Journalist: Senator thanks Minister, Senator, can I ask you the same question? Were you aware preceding the last 24 hours, that there were issues with contractors with slow payments from GFG?
Simon Birmingham: Mike I think I can recall hearing earlier coverage. Obviously what we see today is the federal Small Business Commissioner in Kate Carnell taking the right action in terms of advocacy on behalf of small businesses. Our Federal Liberal National Government has taken very seriously the need to ensure as a government that we have hastened and fastened payments to small and medium businesses to make sure that the federal government pays on time. And just last December Scott Morrison, in addressing the Business Council of Australia made commitments to extend that even further and also to apply pressure to large businesses around Australia to make sure that they do more to pay small businesses faster and our message would be very clear whether it is the federal government state governments or big business everyone should pay small businesses on time and in a timely manner.
Journalist: So you’re saying to the GFG and Sanjeey Gupta, lift your game?
Simon Birmingham: GFG are highly valued investors in South Australia, they are making an incredible job in terms of turning around the prospects and the fortunes in Whyalla but they like every large business ought to pay small businesses in a timely way.
Journalist: So it’s not good enough what they’re doing at the moment?
Simon Birmingham: Well I haven’t had a personal scrutiny of exactly what’s happening but I’m just giving a clear message…
Journalist: There are plenty of anecdotal stories.
Simon Birmingham: A clear message from the federal government that our expectation is every large entity government or private sector ought to pay small businesses on time in a quick and timely manner.
Journalist: Senator how are we going in terms of our climate change goals and is this the sort of project that could help?
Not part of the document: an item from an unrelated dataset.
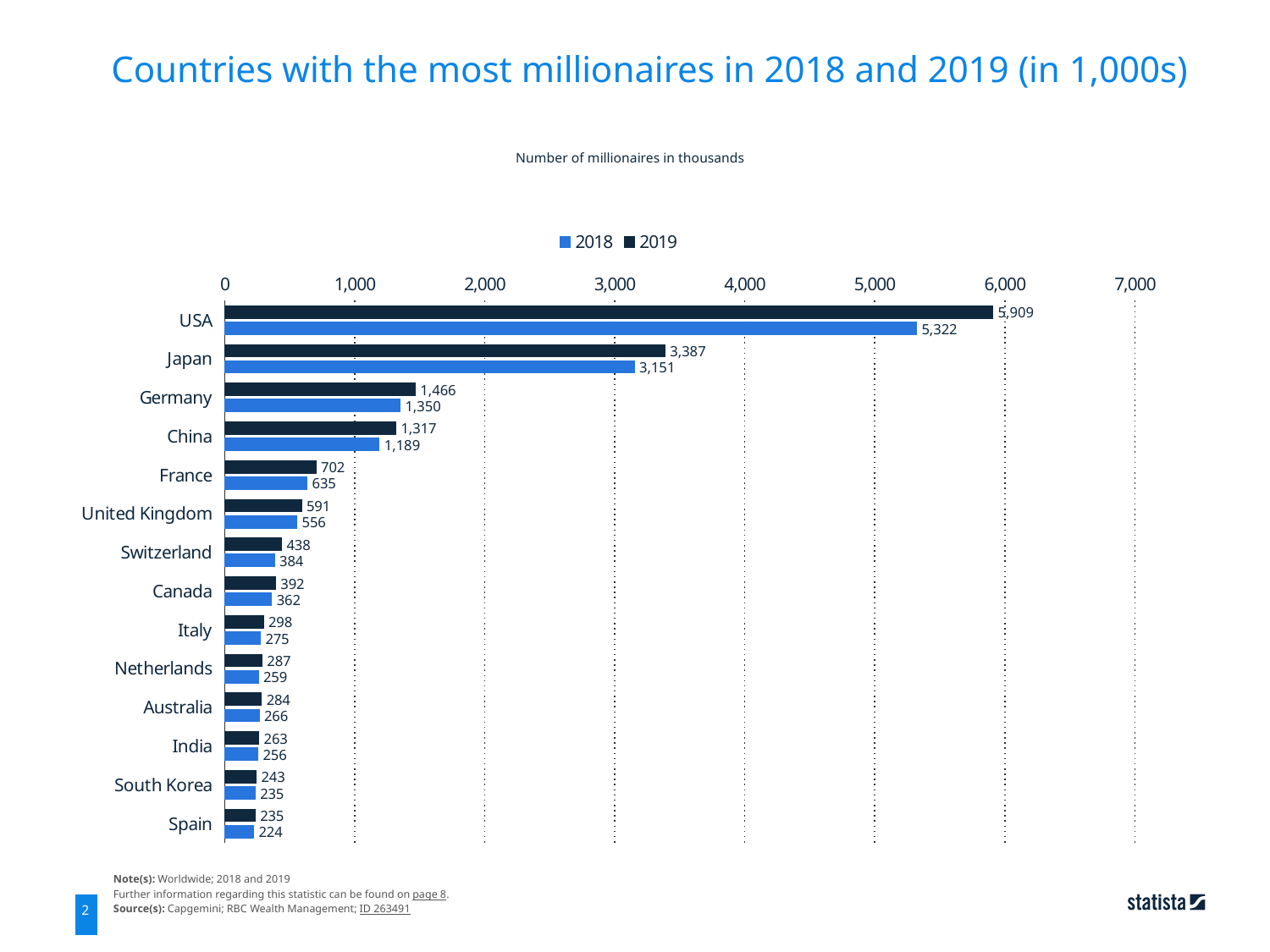
Which is larger, the 2019 value for France or the 2019 value for the United Kingdom? France Is the 2018 value for China greater or less than 1,000? greater What is the 2018 value for Japan? 3,151 What is the difference between the 2019 values for Japan and China? 2,070 What is the 2018 value for Switzerland? 384 How many countries are shown in the chart? 14 What kind of chart is shown on the slide? Bar chart Which country has the highest 2019 value? USA What is the 2019 value for the USA? 5,909 Which country has the lowest 2018 value? Spain What is the difference between the 2019 and 2018 values for Germany? 116 How many series does the legend list? 2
Simon Birmingham:. Well this is absolutely the sort of project that helps with the transformation of our energy systems and transforming them to be cleaner and greener but does so in a reliable way. We have come to learn much over the last few years that you can’t just put huge amounts of new renewable energy into the system without also having the guarantee that it’s reliable and dispatchable when the system in the grid needs it. So these are the types of new modern breakthroughs that are allowing renewable energy to be more reliable more consistent to provide the power as and when consumers and businesses need it. Now we as a country are on track to exceed our 2020 targets and we’re doing that without the need of carbon taxes or punitive measures in place because we’ve got the right range of incentives whether it’s incentives such as the grant that Arena is making through the federal government to this project, other incentives that exist in terms of our emissions reduction fund and the likes of activities that we have pursued at the federal level and we’ll make sure the same types of measures are there to give the same commitment for our 2030 targets. We’ll meet them just as Australia has met and exceeded every commitment we’ve made internationally in terms of emissions reductions today.
Journalist: Curtis, how many jobs this is likely to create here for the Strath community?
Curtis VanWalleghem: For the couple of years during construction it’ll be 30 direct jobs locally with a spin-off of about one hundred and fifty additional jobs. And then over the life which will be 30 plus years of this asset there will be roughly four or five full time jobs plus some spin off jobs as a result. Thank you.